[Dataset entries]

-=-=-

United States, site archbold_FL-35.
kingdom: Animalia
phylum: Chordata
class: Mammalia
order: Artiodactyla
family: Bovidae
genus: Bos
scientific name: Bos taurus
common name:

-=-=-

▶ TASK DIRECTIONS: Would you transcribe the records above exactly, leaving nothing out?

▶ RESPONSE BOX:
United States, site archbold_FL-35.
kingdom: Animalia
phylum: Chordata
class: Mammalia
order: Artiodactyla
family: Bovidae
genus: Bos
scientific name: Bos taurus
common name:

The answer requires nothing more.